A round-robin distributed table distributes data evenly across the table but without any further optimization. A distribution is first chosen at random and then buffers of rows are assigned to distributions sequentially.

It's quick to load data into a round-robin table, but query performance can often be better with hash distributed tables for larger datasets.

Joins on round-robin tables may negatively affect query workloads, as data that is gathered for processing then has to be reshuffled to other compute nodes, which take additional time and processing.

Hash distribution

A hash table distribution

This distribution can deliver the highest query performance for joins and aggregations on large tables.

To shard data, a hash function is used to deterministically assign each row to a distribution. In the table definition, one of the columns is designated as the distribution column.

There are performance considerations for the selection of a distribution column, such as distinctness, data skew, and the types of queries that run on the system.

Performance considerations

When choosing a hash column it's best to choose a column that will evenly distribute the data across all distributions that will allow for approximately the same number of rows within each distribution.

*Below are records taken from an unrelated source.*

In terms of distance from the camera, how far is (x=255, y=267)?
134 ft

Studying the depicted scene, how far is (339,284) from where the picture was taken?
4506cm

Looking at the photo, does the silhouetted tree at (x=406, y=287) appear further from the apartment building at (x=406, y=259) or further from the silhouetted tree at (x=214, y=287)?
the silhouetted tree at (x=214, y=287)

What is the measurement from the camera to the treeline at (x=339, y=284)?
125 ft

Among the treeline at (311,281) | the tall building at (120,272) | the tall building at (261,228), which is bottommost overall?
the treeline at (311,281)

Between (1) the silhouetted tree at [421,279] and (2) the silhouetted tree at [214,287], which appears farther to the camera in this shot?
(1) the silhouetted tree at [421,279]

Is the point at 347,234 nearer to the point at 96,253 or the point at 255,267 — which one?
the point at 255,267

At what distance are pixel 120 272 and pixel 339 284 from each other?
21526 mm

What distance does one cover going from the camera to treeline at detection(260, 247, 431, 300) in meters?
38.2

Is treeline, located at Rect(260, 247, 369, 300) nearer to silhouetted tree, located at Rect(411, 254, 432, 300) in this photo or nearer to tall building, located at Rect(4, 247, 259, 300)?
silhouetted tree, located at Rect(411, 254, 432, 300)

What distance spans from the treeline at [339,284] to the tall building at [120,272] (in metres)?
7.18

  • Choose a column with a high number of unique values, for instance if your organization may operate in all 50 states within the United States, ensure that you have a good distribution of each StateID to prevent skew which impacts the time each query results is returned and impacts performance.
  • Choose a column without Null values or very few null values, this can also result in an imbalance of data on a single distribution.
  • Don't choose a date column as all data for a specific date will land in the same place and if it's a daily report that line of business users filter using the same date, only 1 of the 60 distributions will bear the bulk of the workload.

Replicated tables

A replicated table distribution

A replicated table provides the fastest query performance for small tables which with compression should be less than 2GB as a starting point, static data can be larger.

A table that is replicated caches a full copy of the table on each compute node. Consequently, replicating a table removes the need to transfer data among compute nodes before a join or aggregation. As such extra storage is required and there is additional overhead that is incurred when writing data, which make large tables impractical.

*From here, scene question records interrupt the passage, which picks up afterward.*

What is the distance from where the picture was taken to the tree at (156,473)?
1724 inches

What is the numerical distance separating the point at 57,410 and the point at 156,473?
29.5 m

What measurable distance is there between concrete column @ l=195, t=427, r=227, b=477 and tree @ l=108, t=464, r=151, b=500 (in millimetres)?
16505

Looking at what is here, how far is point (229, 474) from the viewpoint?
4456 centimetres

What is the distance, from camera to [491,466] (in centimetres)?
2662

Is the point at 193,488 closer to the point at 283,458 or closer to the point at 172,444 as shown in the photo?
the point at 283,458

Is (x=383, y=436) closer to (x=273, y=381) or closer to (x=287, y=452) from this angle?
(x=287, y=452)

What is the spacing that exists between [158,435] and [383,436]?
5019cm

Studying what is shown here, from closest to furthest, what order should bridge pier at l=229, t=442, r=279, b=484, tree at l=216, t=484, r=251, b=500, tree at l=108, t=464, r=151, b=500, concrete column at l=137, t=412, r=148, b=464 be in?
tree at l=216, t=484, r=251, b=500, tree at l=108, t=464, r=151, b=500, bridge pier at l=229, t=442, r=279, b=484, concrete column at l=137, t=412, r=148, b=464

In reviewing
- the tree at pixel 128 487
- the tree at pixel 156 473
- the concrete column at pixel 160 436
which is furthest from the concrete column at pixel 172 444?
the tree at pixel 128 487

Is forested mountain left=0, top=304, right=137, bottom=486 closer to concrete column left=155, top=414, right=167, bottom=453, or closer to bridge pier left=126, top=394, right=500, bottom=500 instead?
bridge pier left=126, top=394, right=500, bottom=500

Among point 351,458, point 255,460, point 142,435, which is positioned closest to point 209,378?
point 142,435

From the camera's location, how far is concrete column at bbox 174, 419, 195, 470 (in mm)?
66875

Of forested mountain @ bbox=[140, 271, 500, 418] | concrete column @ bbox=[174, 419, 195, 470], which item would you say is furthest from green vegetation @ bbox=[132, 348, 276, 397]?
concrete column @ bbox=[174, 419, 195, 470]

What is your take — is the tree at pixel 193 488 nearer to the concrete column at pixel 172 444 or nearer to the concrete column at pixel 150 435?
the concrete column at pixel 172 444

Data modifications will cause the cached copy to be invalidated, and require the table be recached. You should use sys.pdw_replicated_table_cache_state in a query like the one below to determine which replicated tables have been modified but not rebuilt.


SELECT [ReplicatedTable] = t.[name]
  FROM sys.tables t  
  JOIN sys.pdw_replicated_table_cache_state c  
    ON c.object_id = t.object_id
  JOIN sys.pdw_table_distribution_properties p
    ON p.object_id = t.object_id
  WHERE c.[state] = 'NotReady'
    AND p.[distribution_policy_desc] = 'REPLICATE'

The next step would be to force a rebuild using the results from the code above, such as:


SELECT TOP 1 * FROM [ReplicatedTable]

Additional replicated table performance considerations

Some additional items to consider when looking at creating a replicated table include the following situations which will negatively impact performance:

  1. The table has frequent insert, update, and delete operations. The data manipulation language (DML) operations require a rebuild of the replicated table. Rebuilding frequently can cause slower performance.
  2. The SQL pool is scaled frequently. Scaling a SQL pool changes the number of Compute nodes, which incurs rebuilding the replicated table.
  3. The table has a large number of columns, but data operations typically access only a small number of columns. In this scenario, instead of replicating the entire table, it might be more effective to distribute the table, and then create an index on the frequently accessed columns. When a query requires data movement, SQL pool only moves data for the requested columns.